The NIO (NYSE: NIO) –3.82 percent stock’s sell-off has continued. However, there are still some Wall Street investors that believe in the Chinese electric car manufacturer.
American depositary shares of Nio (NIO) plummeted roughly 8% on Thursday after the business gave a poor delivery estimate and revealed a significant reduction in margins. On Friday, the average daily revenue (ADR) fell to $18.41.
The stock’s Overweight rating and $30 price target were maintained by J.P. Morgan analyst Nick Lai. As a result of Covid-related lockdowns in China, he and other analysts at J.P. Morgan were not surprised by NIO’s second-quarter delivery projection of 23,000 to 25,000 cars.
According to Lai, “the route of production as well as margin recovery” will be the most important element in the second half of 2022.NIO reported a decrease in first-quarter margins from 19.5 percent to 14.6%. “Decrease of vehicle margin and loss of other sales margin as a consequence of the additional investment in power and service network,” is what the business blamed for the decline.

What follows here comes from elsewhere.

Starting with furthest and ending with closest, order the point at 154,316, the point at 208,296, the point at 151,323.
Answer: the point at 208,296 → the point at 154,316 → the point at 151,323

As new models are released and supply limitations are eased, the analyst predicts that NIO’s output will increase “rapidly” later this year. A 79 percent increase in third-quarter volume is expected, followed by a 34 percent increase in the fourth quarter.
After a drop to $55 from $60 for NIO shares, analysts at Mizuho said that the business is still “well-positioned for [long-term] growth with secular growth and leadership in China with global expansion ongoing,” despite the obstacles it faces in the short term.